Stored items:
------------

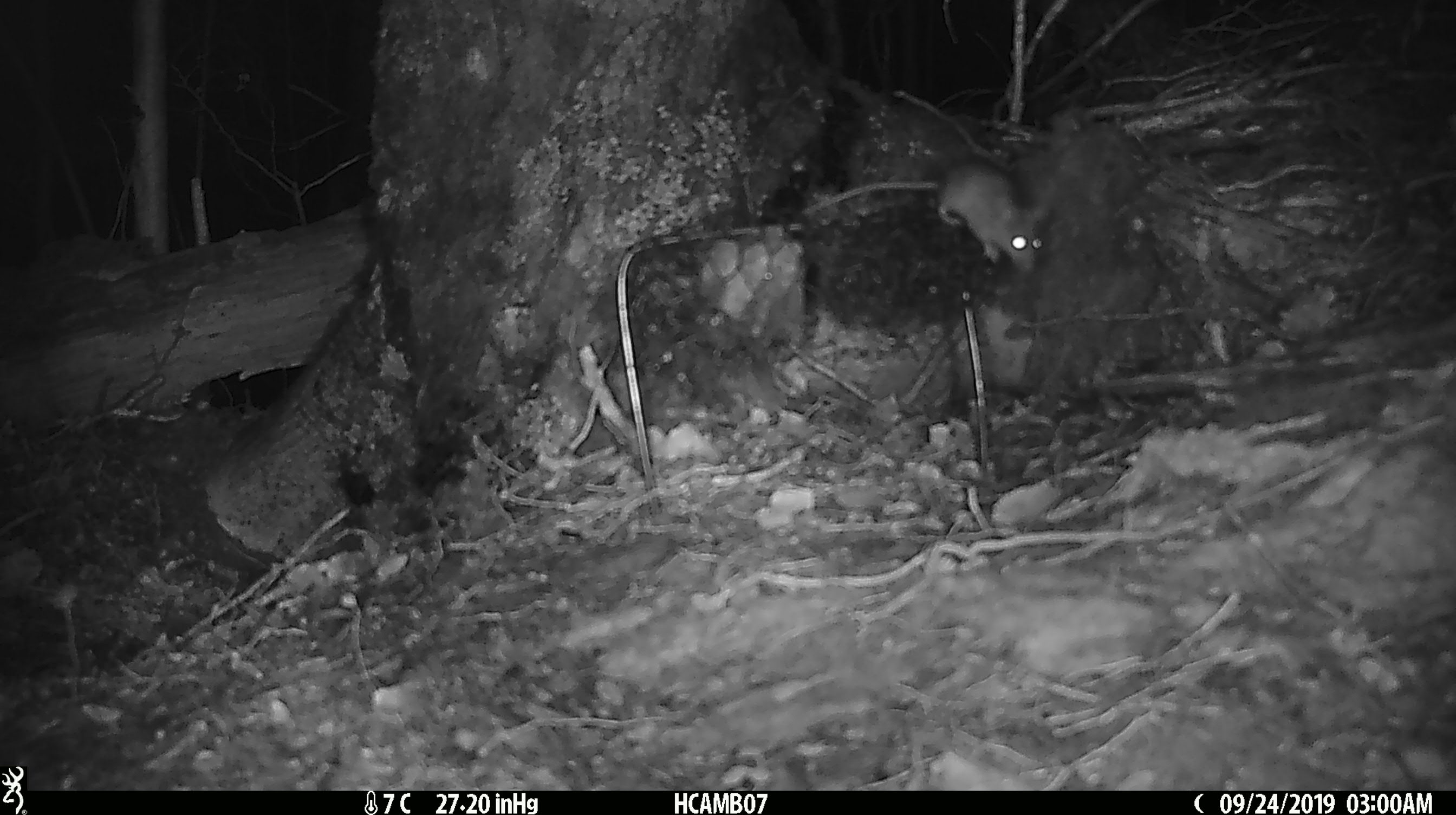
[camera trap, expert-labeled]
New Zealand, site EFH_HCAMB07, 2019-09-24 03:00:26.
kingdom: Animalia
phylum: Chordata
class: Mammalia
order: Rodentia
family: Muridae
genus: Mus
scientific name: Mus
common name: mouse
Mouse (Mus).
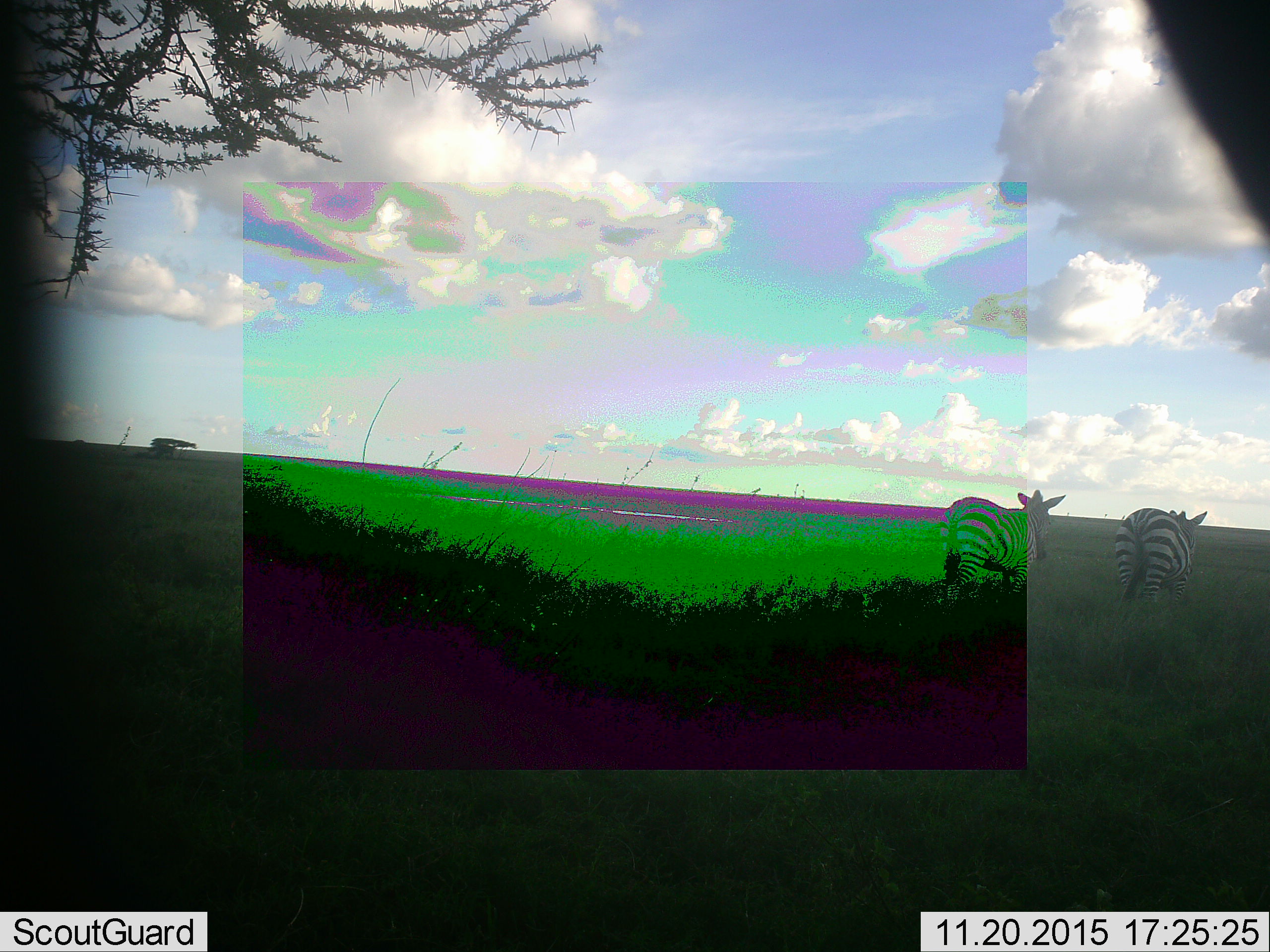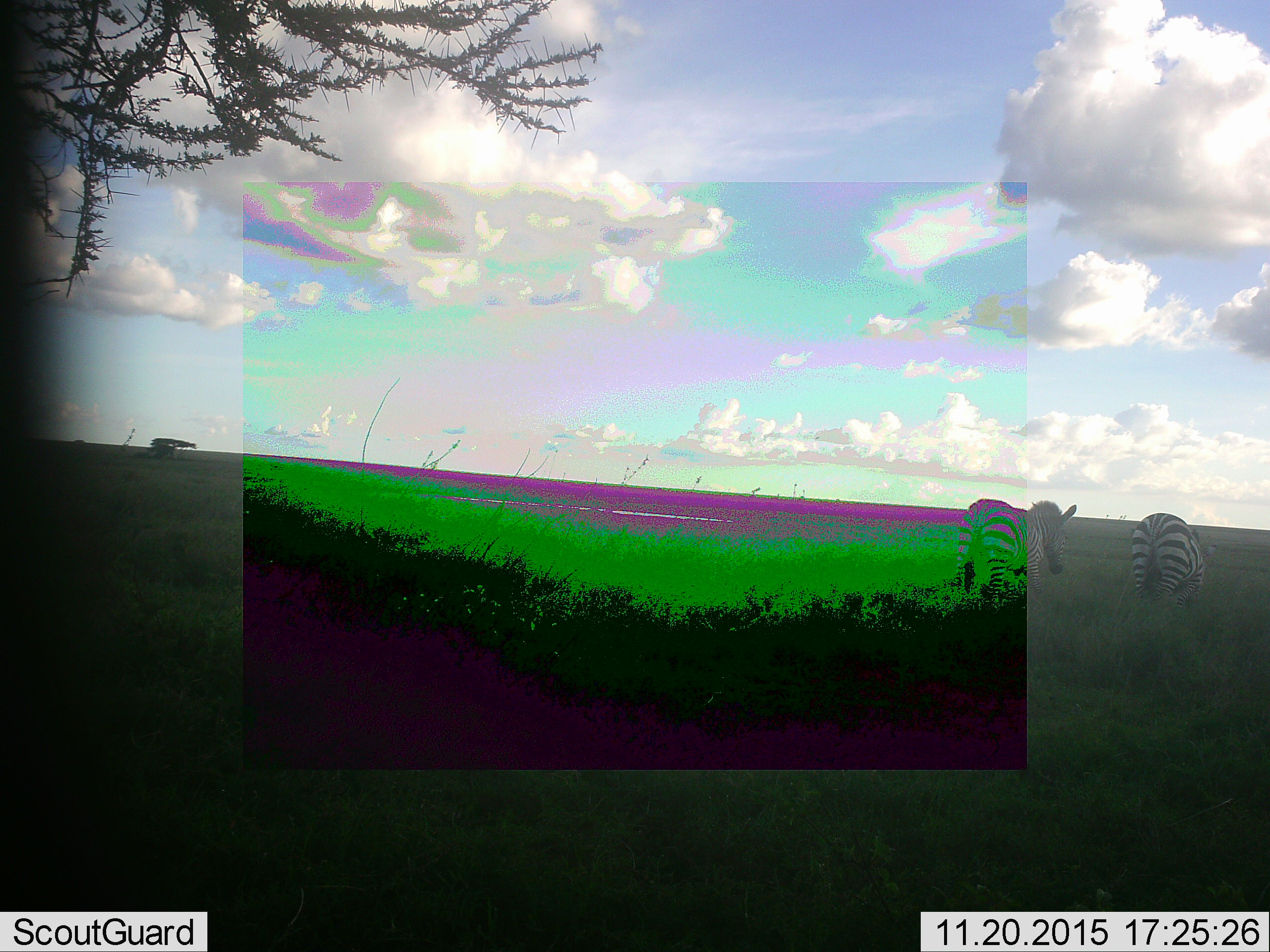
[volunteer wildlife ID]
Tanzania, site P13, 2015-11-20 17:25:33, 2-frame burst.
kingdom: Animalia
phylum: Chordata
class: Mammalia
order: Perissodactyla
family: Equidae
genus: Equus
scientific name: Equus quagga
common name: plains zebra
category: zebra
Zebra (plains zebra) (Equus quagga), count 3. Behavior (volunteer vote fractions): standing 12%, resting 0%, moving 75%, interacting 0%. Young present (vote fraction): 0%. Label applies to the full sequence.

------------

**Problem to solve**. Quote, exactly and only, the lines from the first line of the data above through the line containing "genus: Equus". The pictures do not belong in it.

**Reply to the exercise**.
[camera trap, expert-labeled]
New Zealand, site EFH_HCAMB07, 2019-09-24 03:00:26.
kingdom: Animalia
phylum: Chordata
class: Mammalia
order: Rodentia
family: Muridae
genus: Mus
scientific name: Mus
common name: mouse
Mouse (Mus).
[volunteer wildlife ID]
Tanzania, site P13, 2015-11-20 17:25:33, 2-frame burst.
kingdom: Animalia
phylum: Chordata
class: Mammalia
order: Perissodactyla
family: Equidae
genus: Equus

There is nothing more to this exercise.